Bu hafta sizlerle aslında gündemde olması gerekirken gazetelerin küçük sütunlarından dışarı bir türlü çıkamayan gerçek bir başarı hikâyesini paylaşmak istiyorum. Bundan yaklaşık bir buçuk ay öncesinde Nijerya’da 17 Yaş Altı Dünya Futbol Şampiyonası oynandı. Bu şampiyonada artık yavaş yavaş, A takımlara yükselmeye aday gençleri izleme fırsatı buldu futbolseverler. Ancak bu kadar önemli bir organizasyonun ülkemiz basınında çok fazla yer bulmaması gerçekten üzüntü verici bir olay olarak kazındı beynime. Ağabeyleri elle tutulmayacak takımlara yenilip uluslararası organizasyonları bir bir kaçırıp devamlı manşetlerde kalırken, bu çocukların Dünya Şampiyonası gibi bir organizasyonda çeyrek final oynayıp, yarı finali kıl payı kaçırıp gazetelerin en küçük sütunlarından bir türlü çıkamamaları haksızlık değil mi sizce de?

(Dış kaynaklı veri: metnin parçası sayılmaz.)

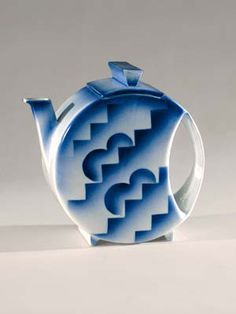 Spritzdekor art deco teapot, round canteen shape with blue and white geometric decoration, 1931, ceramic, Germany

Kalede, Manchester City’den Deniz Mehmet. Daha gencecik yaşına rağmen Premier Lig’in güçlü ekiplerini gezmiş, gelecekte A Milli Takımı’mızın kalesine geçmesi muhtemel. Defansın sağında Fenerbahçe’den Okan Alkan; sağ bek deyip geçmeyin gerçekten izlerken zevk alıyor insan. Stoperler Beşiktaş’tan: Furkan Şeker ve Sezer Özmen, hiçbir farkları yok neredeyse Gökhan Zan’dan, Servet Çetin’den. Hele bir sağ açık var ki izle izle doyamazsın: Konya Şekerspor’dan Ömer Ali Şahiner. Porto’nun, PSV’den almak için adeta yalvardığı bir maestro: Engin Bekdemir. Forvette, daha 16 yaşından itibaren Chelsea’nin ilgilendiği belirtilen, daha sonra ise Fenerbahçe’nin kaçırdığı iddia edilen, Bursasporlu demir gibi çocuk Muhammet Demir. Gökay Iravul, Enes Baykan, Orhan Gülle, Kamil Çörekçi ve diğerleri...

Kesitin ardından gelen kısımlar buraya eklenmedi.